__Tekstfragment__.
Atleet: “Ik mocht deze constructie tegen niemand vertellen, omdat de NTB niet wilde dat anderen lastige vragen gingen stellen.”

Atleet: “Ik mocht tegen niemand vertellen dat ik mijn A-status als het ware moest delen.”

Atleet: “Naar mijn weten, mocht ik het feit dat ik mijn reserve A-status moest delen niet aan de grote klok hangen. Niet dat het écht geheim was, maar ik moest het wel een beetje stilhouden.”

Atleet: “Het is niet expliciet gezegd dat ik niets over mijn A-status mocht zeggen, maar het was niet de bedoeling om het erover te hebben.”

De administratieve uitwerking was kort samengevat als volgt: de reserve-atleet met de A-status ontving maandelijks een factuur van de NTB. De factuur had een fictieve omschrijving zoals ‘Eigen bijdrage training en wedstrijdprogramma Olympische Triathlon’ of ‘Bijdrage training en wedstrijdprogramma’. De NTB bevestigt dat de factuur niet daadwerkelijk voor zo’n bijdrage was, maar uitsluitend bedoeld was om het geld van het stipendium te (her)verdelen onder een of meerdere andere atleten.

__Vastgelegde gegevens__.
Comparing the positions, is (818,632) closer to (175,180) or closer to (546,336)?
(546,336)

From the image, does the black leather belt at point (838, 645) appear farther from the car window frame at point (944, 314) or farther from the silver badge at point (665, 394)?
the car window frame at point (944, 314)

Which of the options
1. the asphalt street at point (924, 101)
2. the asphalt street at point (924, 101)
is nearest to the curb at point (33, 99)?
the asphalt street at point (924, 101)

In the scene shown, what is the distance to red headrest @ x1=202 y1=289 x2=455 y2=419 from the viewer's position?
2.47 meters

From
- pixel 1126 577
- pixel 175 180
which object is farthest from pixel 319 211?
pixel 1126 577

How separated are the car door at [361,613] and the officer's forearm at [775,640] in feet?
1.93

__Lijst met opdrachten__.
1 > Geef uit het tekstfragment alles weer vanaf "De administratieve uitwerking" tot en met "meerdere andere atleten.", woord voor woord.
2 > Stemmen de volgende beweringen overeen met het tekstfragment? Antwoord per bewering met ja of nee en citeer de doorslaggevende woorden letterlijk. (a) De reserve-atleet met de A-status kreeg elke maand een factuur van de NTB. (b) Volgens de NTB was de factuur werkelijk bedoeld als bijdrage aan training en wedstrijdprogramma. (c) Een van de gebruikte omschrijvingen op de factuur was 'Bijdrage training en wedstrijdprogramma'.
De gegevens zijn afkomstig uit een andere bron dan het tekstfragment.

__Uitgewerkte antwoorden__.
1 >
De administratieve uitwerking was kort samengevat als volgt: de reserve-atleet met de A-status ontving maandelijks een factuur van de NTB. De factuur had een fictieve omschrijving zoals ‘Eigen bijdrage training en wedstrijdprogramma Olympische Triathlon’ of ‘Bijdrage training en wedstrijdprogramma’. De NTB bevestigt dat de factuur niet daadwerkelijk voor zo’n bijdrage was, maar uitsluitend bedoeld was om het geld van het stipendium te (her)verdelen onder een of meerdere andere atleten.

2 >
(a) Ja: "de reserve-atleet met de A-status ontving maandelijks een factuur van de NTB"
(b) Nee: "De NTB bevestigt dat de factuur niet daadwerkelijk voor zo’n bijdrage was"
(c) Ja: "De factuur had een fictieve omschrijving zoals ‘Eigen bijdrage training en wedstrijdprogramma Olympische Triathlon’ of ‘Bijdrage training en wedstrijdprogramma’"